Monday, March 23, 2009

Letter to the News-Press editor

Here's a letter I wrote to the Santa Barbara News-Press. I'll update this post if and when it gets published. Update: It was published on March 29, 2009.


I'm a Kool-Aid swigging Obama-devotee and therefore, on balance, I think he's doing his best, given that the Bush administration dealt him the ugliest possible hand. The operative words, however, are "his best,” because, not being a dictator, he still confronts—and so far has well adapted to—political realities, including, among others, the instinctive recalcitrance of blue-dog Democrats to “liberal” ideas, the sniping intolerance of Foxcasters to anything posited by any Democrat, and the fear-based resistance of embedded capitalists to any proposal that constrains their greed.

But two facets of Obama’s leadership nevertheless trouble me. First, his accommodation of the military. To be sure, it's early in his tenure, but I yearn to hear from Obama what President Eisenhower acknowledged in his farewell address, namely, that our nation is in the grips of a military-industrial complex that must be reined in, and that it is as much the cause of, as it is the solution to, our international problems. And second, his assumption that we might spend our way out of our present economic malaise. Rather, I want him to express, fully and frankly, that America’s decades-long materialist madness, fed by its addictive credit-reliance, both of which are promoted by mass media to engorge corporate profit—are over. I want Obama to tell us what we Americans must learn anew—because when America began, we knew it—namely, that in order to prosper we must live within our borders and our means.

Saturday, March 21, 2009

I'm frightened

I'm no economist, that's for sure, but it's possible the Obama people are treating our financial problems as stemming from a "liquidity crisis" as opposed to what some experts, including Paul Krugman, deem an "insolvency crisis." The difference, as explained (and predicted as long ago as the fall of 2007) by Nouriel Roubini is critical. It means, in essence, that all the money we're throwing at the banks to make them "liquid"--with money to lend--isn't going to deal with the fundamental issue: they're broke.

A word to the wise...

Three words, actually: Look out below!

Monday, March 16, 2009

Wait and see

Let's hope the US under Obama treats the new leftist government of El Salvador with civility.

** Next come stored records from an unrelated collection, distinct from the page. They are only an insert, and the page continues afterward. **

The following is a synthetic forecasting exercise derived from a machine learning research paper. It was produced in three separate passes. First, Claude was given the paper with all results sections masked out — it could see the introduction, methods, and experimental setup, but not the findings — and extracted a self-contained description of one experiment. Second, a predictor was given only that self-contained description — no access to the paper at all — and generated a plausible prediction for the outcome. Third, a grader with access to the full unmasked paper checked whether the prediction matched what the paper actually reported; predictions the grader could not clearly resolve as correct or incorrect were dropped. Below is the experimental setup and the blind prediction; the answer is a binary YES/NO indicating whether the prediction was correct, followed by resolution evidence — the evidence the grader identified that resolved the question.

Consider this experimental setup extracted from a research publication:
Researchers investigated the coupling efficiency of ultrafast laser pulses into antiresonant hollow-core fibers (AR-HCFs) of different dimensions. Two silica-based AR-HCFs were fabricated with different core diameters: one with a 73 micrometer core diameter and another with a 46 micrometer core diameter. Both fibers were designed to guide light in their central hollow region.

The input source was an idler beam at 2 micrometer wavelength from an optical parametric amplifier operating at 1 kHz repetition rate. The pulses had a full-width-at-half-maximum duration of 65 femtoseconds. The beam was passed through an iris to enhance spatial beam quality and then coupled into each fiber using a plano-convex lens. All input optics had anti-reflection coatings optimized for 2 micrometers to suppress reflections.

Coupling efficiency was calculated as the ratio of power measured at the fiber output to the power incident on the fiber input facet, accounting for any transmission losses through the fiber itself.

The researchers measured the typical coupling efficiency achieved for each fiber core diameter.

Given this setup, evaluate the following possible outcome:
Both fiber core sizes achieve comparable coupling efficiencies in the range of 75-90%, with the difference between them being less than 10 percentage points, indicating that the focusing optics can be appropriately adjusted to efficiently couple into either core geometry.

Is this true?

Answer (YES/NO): NO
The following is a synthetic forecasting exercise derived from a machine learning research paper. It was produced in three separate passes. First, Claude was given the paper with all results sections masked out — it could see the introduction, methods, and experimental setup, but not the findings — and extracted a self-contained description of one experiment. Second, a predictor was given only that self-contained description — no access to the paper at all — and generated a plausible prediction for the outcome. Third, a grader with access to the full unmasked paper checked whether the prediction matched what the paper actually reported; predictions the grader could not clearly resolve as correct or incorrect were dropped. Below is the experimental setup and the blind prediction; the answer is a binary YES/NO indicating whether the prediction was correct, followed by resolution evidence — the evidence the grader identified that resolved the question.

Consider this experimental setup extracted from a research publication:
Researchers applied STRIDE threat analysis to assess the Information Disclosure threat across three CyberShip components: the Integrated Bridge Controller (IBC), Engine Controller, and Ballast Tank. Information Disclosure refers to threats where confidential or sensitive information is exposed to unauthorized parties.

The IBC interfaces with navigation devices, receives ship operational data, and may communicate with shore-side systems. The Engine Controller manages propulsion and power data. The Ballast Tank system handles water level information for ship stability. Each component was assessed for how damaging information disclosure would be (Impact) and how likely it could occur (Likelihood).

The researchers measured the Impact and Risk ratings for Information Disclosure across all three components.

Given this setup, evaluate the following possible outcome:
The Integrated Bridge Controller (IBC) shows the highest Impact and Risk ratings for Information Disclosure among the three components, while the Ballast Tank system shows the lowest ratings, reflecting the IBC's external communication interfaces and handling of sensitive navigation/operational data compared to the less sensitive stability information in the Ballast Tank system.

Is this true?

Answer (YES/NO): NO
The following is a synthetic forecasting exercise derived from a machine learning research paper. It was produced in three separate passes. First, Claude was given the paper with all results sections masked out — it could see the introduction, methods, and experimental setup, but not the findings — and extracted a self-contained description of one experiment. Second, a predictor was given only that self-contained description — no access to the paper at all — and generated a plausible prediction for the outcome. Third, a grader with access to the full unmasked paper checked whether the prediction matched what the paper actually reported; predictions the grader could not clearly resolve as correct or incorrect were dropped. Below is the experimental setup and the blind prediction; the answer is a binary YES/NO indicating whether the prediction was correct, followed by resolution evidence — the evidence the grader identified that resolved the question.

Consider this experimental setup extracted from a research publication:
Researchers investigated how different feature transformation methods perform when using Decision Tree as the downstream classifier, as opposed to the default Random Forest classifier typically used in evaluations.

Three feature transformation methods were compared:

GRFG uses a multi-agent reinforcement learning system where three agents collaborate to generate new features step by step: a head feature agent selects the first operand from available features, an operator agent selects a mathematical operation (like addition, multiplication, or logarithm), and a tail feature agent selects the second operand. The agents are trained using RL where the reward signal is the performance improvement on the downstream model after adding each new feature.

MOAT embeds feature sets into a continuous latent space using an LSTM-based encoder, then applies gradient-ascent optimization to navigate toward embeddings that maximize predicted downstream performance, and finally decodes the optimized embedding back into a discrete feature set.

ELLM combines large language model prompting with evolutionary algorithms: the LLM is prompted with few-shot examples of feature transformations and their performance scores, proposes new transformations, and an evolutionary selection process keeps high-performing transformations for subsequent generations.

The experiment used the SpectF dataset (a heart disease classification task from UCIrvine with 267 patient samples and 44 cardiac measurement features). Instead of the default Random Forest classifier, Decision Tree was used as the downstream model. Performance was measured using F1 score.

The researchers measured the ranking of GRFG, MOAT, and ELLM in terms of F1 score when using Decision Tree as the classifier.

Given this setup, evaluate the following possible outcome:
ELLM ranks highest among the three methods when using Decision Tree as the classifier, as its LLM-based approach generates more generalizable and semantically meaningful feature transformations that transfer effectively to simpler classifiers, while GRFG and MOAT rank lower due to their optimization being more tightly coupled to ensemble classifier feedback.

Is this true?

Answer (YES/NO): NO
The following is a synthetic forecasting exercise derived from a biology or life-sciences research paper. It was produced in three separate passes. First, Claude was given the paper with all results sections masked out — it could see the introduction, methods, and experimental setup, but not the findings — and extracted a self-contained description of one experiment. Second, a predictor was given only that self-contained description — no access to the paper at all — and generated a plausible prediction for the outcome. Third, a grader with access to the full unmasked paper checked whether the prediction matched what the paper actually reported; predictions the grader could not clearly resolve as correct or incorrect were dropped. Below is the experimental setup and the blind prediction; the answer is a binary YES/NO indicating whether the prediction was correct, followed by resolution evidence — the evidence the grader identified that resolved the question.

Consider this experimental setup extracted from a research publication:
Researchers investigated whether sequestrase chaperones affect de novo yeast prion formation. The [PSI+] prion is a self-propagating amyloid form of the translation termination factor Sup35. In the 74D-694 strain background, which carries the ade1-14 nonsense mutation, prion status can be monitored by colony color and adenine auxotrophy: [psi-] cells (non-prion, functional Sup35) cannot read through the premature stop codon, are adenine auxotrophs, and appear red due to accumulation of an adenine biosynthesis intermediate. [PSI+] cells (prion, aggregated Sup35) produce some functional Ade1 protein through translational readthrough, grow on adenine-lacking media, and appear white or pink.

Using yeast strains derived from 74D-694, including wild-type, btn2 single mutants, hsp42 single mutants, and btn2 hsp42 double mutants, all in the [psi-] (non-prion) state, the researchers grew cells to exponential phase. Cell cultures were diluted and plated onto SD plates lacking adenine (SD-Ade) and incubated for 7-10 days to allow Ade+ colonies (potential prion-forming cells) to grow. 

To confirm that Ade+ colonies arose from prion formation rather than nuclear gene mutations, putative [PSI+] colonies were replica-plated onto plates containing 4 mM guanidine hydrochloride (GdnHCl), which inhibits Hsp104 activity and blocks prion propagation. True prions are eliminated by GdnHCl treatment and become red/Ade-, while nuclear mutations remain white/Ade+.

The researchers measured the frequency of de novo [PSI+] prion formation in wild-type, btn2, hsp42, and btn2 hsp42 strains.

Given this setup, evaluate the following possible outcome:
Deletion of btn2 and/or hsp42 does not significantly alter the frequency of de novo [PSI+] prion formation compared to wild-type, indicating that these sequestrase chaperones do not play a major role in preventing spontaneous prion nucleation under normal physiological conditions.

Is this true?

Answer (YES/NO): YES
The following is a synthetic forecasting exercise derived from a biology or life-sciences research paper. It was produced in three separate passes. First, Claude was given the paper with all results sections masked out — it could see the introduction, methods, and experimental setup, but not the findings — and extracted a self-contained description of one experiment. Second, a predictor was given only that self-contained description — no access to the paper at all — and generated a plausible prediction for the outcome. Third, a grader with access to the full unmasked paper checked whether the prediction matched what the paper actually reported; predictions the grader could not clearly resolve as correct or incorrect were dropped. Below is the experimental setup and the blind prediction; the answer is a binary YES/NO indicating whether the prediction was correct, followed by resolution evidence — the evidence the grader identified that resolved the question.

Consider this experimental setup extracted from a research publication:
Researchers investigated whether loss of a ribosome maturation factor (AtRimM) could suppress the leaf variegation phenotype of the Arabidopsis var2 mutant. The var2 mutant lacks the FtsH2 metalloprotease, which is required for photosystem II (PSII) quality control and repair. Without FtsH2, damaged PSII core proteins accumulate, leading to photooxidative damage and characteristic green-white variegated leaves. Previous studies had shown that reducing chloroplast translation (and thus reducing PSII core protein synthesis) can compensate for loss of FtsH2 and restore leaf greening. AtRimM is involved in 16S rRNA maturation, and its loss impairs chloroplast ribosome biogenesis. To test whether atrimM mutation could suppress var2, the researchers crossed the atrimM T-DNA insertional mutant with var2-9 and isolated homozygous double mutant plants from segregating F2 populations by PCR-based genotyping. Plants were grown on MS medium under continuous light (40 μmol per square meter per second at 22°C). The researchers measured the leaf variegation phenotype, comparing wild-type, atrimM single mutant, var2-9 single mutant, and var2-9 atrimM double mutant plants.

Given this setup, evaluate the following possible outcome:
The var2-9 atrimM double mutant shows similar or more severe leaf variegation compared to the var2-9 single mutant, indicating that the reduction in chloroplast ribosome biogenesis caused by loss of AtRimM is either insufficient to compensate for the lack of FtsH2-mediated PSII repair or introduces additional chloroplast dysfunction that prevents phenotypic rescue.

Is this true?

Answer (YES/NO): NO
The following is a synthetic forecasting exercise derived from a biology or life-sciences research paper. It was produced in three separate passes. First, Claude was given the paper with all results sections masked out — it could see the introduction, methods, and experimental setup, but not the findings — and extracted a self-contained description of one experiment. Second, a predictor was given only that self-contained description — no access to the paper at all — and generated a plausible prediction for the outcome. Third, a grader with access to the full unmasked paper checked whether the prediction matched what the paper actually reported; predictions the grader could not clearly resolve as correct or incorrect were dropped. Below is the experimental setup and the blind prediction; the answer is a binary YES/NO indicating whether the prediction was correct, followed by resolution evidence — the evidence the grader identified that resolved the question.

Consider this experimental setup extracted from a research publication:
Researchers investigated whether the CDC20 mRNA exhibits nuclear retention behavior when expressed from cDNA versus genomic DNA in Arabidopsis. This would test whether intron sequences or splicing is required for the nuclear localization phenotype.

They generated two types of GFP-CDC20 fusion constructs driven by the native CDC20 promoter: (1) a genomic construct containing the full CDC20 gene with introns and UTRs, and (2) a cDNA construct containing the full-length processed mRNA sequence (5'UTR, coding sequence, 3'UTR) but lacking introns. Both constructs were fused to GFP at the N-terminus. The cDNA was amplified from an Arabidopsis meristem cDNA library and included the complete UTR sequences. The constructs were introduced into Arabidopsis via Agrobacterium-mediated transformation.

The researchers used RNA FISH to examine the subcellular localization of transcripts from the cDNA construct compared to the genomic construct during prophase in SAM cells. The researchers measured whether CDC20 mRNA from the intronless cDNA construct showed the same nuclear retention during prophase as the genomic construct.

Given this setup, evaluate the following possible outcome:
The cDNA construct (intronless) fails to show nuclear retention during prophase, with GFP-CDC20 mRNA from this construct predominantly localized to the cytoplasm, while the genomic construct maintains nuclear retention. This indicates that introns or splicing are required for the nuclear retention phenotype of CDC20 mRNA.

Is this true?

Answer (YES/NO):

A good early test of the administration's posture on South and Central America and their moves to the left.

Wednesday, March 11, 2009

Sunday, March 08, 2009

Spoiler alert

Actually, 100 spoiler alert (video).

Saturday, March 07, 2009

The second amendment

When I read a story like this, it makes me certain that until guns are banned altogether, I better get one myself.

Saturday, February 28, 2009

Ohmigod

Check out Obama's Saturday address (video). It doesn't get any better than this.

Monday, February 23, 2009

I hate to bring this up, but..

the death of US troops in Iraq is continuing unabated, at about fifteen per month for the last several months, including three soldiers killed yesterday in Diyala Province. And, of course, not a peep about this in the corporate media.

Saturday, February 21, 2009

Gee, Officer Krupke

I actually watched this on Your Hit Parade on "live" television (as if there were any other kind). It was a marvel at the time, spellbinding. We'd wait and wonder what song was atop the "hit parade" each week. No wonder I'm fucked up.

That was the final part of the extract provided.